→ **Work to be completed**
Once the records have been read, set every one down as it stands.
### Material for this exercise ###
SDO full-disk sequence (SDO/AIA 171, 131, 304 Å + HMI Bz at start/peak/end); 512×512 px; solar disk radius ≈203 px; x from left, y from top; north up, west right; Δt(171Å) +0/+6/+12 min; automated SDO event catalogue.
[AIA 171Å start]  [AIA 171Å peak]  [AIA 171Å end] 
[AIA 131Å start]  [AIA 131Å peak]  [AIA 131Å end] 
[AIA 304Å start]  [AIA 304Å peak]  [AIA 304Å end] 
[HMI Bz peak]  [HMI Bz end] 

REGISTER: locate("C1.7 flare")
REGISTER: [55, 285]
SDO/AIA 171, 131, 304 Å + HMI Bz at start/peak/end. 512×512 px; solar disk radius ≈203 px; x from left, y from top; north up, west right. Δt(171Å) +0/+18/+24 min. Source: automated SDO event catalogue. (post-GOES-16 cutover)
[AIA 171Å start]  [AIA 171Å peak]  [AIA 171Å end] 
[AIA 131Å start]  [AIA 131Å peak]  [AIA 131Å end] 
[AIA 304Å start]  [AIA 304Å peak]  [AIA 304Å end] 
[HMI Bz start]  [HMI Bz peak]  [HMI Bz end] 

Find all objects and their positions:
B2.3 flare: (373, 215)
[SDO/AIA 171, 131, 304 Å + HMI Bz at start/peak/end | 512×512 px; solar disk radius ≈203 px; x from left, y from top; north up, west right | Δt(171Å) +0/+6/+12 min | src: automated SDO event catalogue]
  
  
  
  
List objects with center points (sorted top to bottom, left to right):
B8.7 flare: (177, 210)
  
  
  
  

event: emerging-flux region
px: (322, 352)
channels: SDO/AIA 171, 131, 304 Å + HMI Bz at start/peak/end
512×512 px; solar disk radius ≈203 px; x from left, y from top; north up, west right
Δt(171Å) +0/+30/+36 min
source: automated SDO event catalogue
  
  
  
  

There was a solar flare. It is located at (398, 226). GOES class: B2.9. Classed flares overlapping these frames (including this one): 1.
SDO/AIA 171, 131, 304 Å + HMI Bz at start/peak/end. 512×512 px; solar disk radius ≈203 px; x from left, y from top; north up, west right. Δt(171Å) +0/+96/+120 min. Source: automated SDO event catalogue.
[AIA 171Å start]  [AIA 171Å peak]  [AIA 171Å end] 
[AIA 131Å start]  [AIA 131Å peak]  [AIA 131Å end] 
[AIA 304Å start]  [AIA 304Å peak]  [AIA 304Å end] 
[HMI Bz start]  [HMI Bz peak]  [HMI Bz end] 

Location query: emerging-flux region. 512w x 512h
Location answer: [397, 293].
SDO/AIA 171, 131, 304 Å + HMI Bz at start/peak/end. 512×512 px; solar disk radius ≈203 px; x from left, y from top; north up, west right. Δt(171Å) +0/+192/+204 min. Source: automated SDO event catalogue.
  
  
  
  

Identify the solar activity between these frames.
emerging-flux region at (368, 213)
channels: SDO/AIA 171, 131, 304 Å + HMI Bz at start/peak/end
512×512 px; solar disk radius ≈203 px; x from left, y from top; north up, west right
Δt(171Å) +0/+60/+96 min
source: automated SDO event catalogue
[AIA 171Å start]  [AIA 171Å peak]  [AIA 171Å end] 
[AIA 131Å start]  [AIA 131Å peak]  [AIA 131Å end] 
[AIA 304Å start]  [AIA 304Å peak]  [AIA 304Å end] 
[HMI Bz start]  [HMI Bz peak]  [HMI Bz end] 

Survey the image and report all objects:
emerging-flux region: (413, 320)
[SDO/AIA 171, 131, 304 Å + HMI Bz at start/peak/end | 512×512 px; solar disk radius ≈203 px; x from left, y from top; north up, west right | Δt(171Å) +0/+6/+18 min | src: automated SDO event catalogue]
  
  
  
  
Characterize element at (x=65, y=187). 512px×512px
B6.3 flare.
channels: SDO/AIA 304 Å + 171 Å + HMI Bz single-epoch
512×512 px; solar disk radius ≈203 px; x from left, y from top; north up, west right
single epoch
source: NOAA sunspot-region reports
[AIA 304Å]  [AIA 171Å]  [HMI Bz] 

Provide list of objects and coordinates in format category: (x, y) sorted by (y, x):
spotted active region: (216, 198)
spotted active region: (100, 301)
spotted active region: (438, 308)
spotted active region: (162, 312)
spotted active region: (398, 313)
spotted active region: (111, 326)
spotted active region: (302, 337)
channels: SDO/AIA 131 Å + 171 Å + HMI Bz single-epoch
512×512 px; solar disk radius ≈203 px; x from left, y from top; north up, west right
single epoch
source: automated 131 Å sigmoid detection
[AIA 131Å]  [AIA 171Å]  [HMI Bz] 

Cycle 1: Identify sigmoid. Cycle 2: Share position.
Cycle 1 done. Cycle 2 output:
###
→ **Solution below**
SDO full-disk sequence (SDO/AIA 171, 131, 304 Å + HMI Bz at start/peak/end); 512×512 px; solar disk radius ≈203 px; x from left, y from top; north up, west right; Δt(171Å) +0/+6/+12 min; automated SDO event catalogue.
[AIA 171Å start]  [AIA 171Å peak]  [AIA 171Å end] 
[AIA 131Å start]  [AIA 131Å peak]  [AIA 131Å end] 
[AIA 304Å start]  [AIA 304Å peak]  [AIA 304Å end] 
[HMI Bz peak]  [HMI Bz end] 

REGISTER: locate("C1.7 flare")
REGISTER: [55, 285]
SDO/AIA 171, 131, 304 Å + HMI Bz at start/peak/end. 512×512 px; solar disk radius ≈203 px; x from left, y from top; north up, west right. Δt(171Å) +0/+18/+24 min. Source: automated SDO event catalogue. (post-GOES-16 cutover)
[AIA 171Å start]  [AIA 171Å peak]  [AIA 171Å end] 
[AIA 131Å start]  [AIA 131Å peak]  [AIA 131Å end] 
[AIA 304Å start]  [AIA 304Å peak]  [AIA 304Å end] 
[HMI Bz start]  [HMI Bz peak]  [HMI Bz end] 

Find all objects and their positions:
B2.3 flare: (373, 215)
[SDO/AIA 171, 131, 304 Å + HMI Bz at start/peak/end | 512×512 px; solar disk radius ≈203 px; x from left, y from top; north up, west right | Δt(171Å) +0/+6/+12 min | src: automated SDO event catalogue]
  
  
  
  
List objects with center points (sorted top to bottom, left to right):
B8.7 flare: (177, 210)
  
  
  
  

event: emerging-flux region
px: (322, 352)
channels: SDO/AIA 171, 131, 304 Å + HMI Bz at start/peak/end
512×512 px; solar disk radius ≈203 px; x from left, y from top; north up, west right
Δt(171Å) +0/+30/+36 min
source: automated SDO event catalogue
  
  
  
  

There was a solar flare. It is located at (398, 226). GOES class: B2.9. Classed flares overlapping these frames (including this one): 1.
SDO/AIA 171, 131, 304 Å + HMI Bz at start/peak/end. 512×512 px; solar disk radius ≈203 px; x from left, y from top; north up, west right. Δt(171Å) +0/+96/+120 min. Source: automated SDO event catalogue.
[AIA 171Å start]  [AIA 171Å peak]  [AIA 171Å end] 
[AIA 131Å start]  [AIA 131Å peak]  [AIA 131Å end] 
[AIA 304Å start]  [AIA 304Å peak]  [AIA 304Å end] 
[HMI Bz start]  [HMI Bz peak]  [HMI Bz end] 

Location query: emerging-flux region. 512w x 512h
Location answer: [397, 293].
SDO/AIA 171, 131, 304 Å + HMI Bz at start/peak/end. 512×512 px; solar disk radius ≈203 px; x from left, y from top; north up, west right. Δt(171Å) +0/+192/+204 min. Source: automated SDO event catalogue.
  
  
  
  

Identify the solar activity between these frames.
emerging-flux region at (368, 213)
channels: SDO/AIA 171, 131, 304 Å + HMI Bz at start/peak/end
512×512 px; solar disk radius ≈203 px; x from left, y from top; north up, west right
Δt(171Å) +0/+60/+96 min
source: automated SDO event catalogue
[AIA 171Å start]  [AIA 171Å peak]  [AIA 171Å end] 
[AIA 131Å start]  [AIA 131Å peak]  [AIA 131Å end] 
[AIA 304Å start]  [AIA 304Å peak]  [AIA 304Å end] 
[HMI Bz start]  [HMI Bz peak]  [HMI Bz end] 

Survey the image and report all objects:
emerging-flux region: (413, 320)
[SDO/AIA 171, 131, 304 Å + HMI Bz at start/peak/end | 512×512 px; solar disk radius ≈203 px; x from left, y from top; north up, west right | Δt(171Å) +0/+6/+18 min | src: automated SDO event catalogue]
  
  
  
  
Characterize element at (x=65, y=187). 512px×512px
B6.3 flare.
channels: SDO/AIA 304 Å + 171 Å + HMI Bz single-epoch
512×512 px; solar disk radius ≈203 px; x from left, y from top; north up, west right
single epoch
source: NOAA sunspot-region reports
[AIA 304Å]  [AIA 171Å]  [HMI Bz] 

Provide list of objects and coordinates in format category: (x, y) sorted by (y, x):
spotted active region: (216, 198)
spotted active region: (100, 301)
spotted active region: (438, 308)
spotted active region: (162, 312)
spotted active region: (398, 313)
spotted active region: (111, 326)
spotted active region: (302, 337)
channels: SDO/AIA 131 Å + 171 Å + HMI Bz single-epoch
512×512 px; solar disk radius ≈203 px; x from left, y from top; north up, west right
single epoch
source: automated 131 Å sigmoid detection
[AIA 131Å]  [AIA 171Å]  [HMI Bz] 

Cycle 1: Identify sigmoid. Cycle 2: Share position.
Cycle 1 done. Cycle 2 output:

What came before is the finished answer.